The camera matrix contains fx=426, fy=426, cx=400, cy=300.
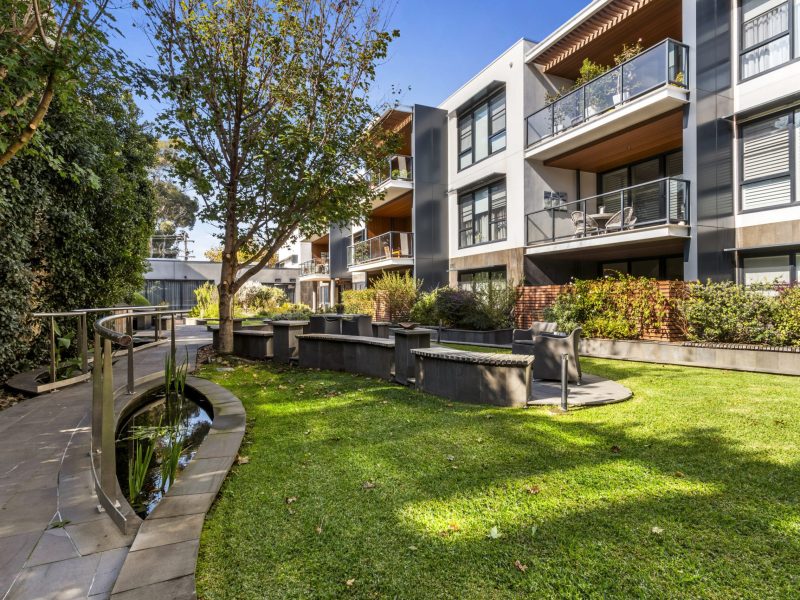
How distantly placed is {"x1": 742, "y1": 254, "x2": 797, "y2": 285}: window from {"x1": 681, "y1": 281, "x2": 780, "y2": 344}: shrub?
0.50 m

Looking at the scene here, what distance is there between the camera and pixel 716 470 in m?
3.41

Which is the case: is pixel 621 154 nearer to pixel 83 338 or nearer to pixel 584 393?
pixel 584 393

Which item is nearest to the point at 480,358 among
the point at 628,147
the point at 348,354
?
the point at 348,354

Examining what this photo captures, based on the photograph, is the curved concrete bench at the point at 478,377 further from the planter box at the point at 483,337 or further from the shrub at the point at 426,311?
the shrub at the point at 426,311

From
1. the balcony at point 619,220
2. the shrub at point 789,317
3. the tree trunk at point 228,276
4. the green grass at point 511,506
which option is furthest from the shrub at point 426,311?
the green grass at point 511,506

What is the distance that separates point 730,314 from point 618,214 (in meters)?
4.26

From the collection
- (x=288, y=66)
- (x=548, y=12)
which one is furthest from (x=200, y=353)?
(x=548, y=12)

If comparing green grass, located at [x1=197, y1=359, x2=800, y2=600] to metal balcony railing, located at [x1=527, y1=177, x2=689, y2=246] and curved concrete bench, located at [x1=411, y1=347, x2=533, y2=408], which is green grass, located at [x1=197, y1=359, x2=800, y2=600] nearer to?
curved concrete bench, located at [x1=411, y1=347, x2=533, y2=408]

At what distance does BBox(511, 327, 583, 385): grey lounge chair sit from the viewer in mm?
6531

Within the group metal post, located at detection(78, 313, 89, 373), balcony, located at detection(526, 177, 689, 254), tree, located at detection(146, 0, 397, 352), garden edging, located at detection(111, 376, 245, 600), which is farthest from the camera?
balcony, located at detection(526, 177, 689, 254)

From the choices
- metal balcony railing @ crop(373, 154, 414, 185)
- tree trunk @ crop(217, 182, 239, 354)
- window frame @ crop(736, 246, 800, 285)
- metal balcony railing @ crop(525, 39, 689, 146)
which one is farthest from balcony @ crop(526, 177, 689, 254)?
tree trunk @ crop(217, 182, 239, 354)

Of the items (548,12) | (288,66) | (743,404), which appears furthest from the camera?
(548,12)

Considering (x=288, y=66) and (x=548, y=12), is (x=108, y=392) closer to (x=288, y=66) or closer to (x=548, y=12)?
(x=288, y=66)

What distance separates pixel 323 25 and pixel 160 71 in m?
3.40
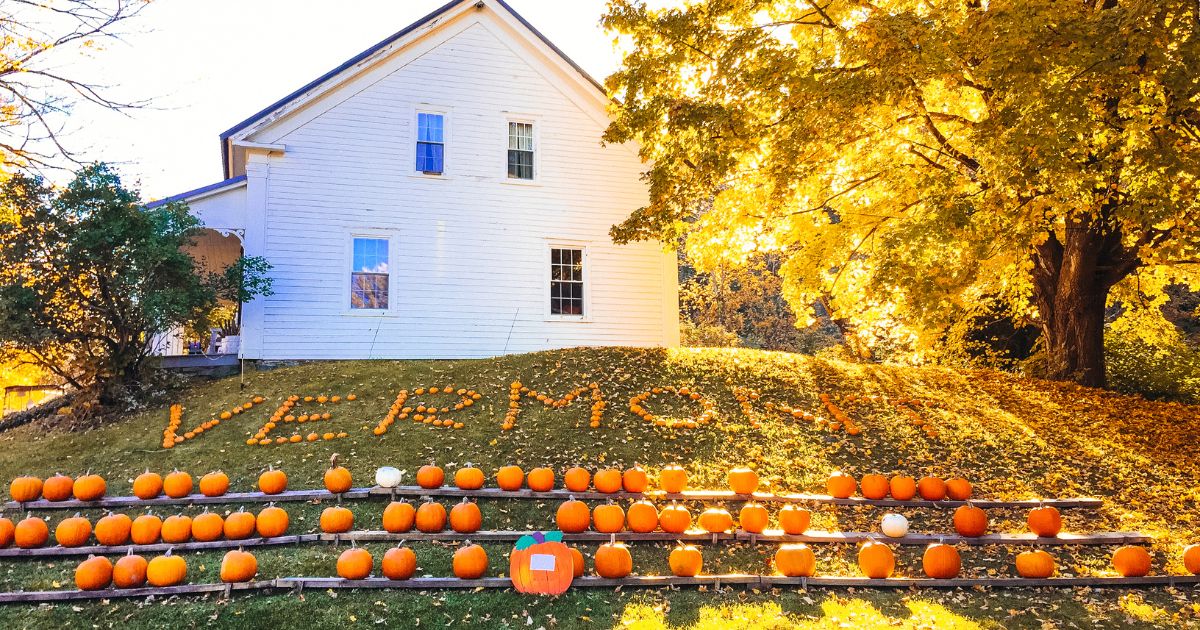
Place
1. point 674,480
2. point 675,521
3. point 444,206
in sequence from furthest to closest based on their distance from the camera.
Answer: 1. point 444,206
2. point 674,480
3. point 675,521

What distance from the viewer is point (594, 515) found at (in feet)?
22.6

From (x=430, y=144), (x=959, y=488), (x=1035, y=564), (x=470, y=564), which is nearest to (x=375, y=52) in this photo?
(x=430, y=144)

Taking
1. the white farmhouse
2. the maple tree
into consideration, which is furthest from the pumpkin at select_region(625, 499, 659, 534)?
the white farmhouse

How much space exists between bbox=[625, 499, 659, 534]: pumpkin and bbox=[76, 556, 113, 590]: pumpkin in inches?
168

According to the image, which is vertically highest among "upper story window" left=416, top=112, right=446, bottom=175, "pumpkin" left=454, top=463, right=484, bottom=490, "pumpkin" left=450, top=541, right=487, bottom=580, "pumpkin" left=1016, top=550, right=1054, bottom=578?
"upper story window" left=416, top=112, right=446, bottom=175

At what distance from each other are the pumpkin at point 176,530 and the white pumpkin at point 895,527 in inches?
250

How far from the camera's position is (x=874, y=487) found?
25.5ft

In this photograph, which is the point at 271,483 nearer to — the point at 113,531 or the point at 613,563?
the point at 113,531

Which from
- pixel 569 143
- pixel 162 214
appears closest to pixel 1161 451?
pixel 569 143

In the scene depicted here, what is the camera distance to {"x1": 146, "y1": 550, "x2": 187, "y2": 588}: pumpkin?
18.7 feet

-.-.-

### Objective
Copy the rows above again word for word, starting at the line containing "In the scene" and ending at the final row.

### Worked answer
In the scene depicted here, what is the camera distance to {"x1": 146, "y1": 550, "x2": 187, "y2": 588}: pumpkin?
18.7 feet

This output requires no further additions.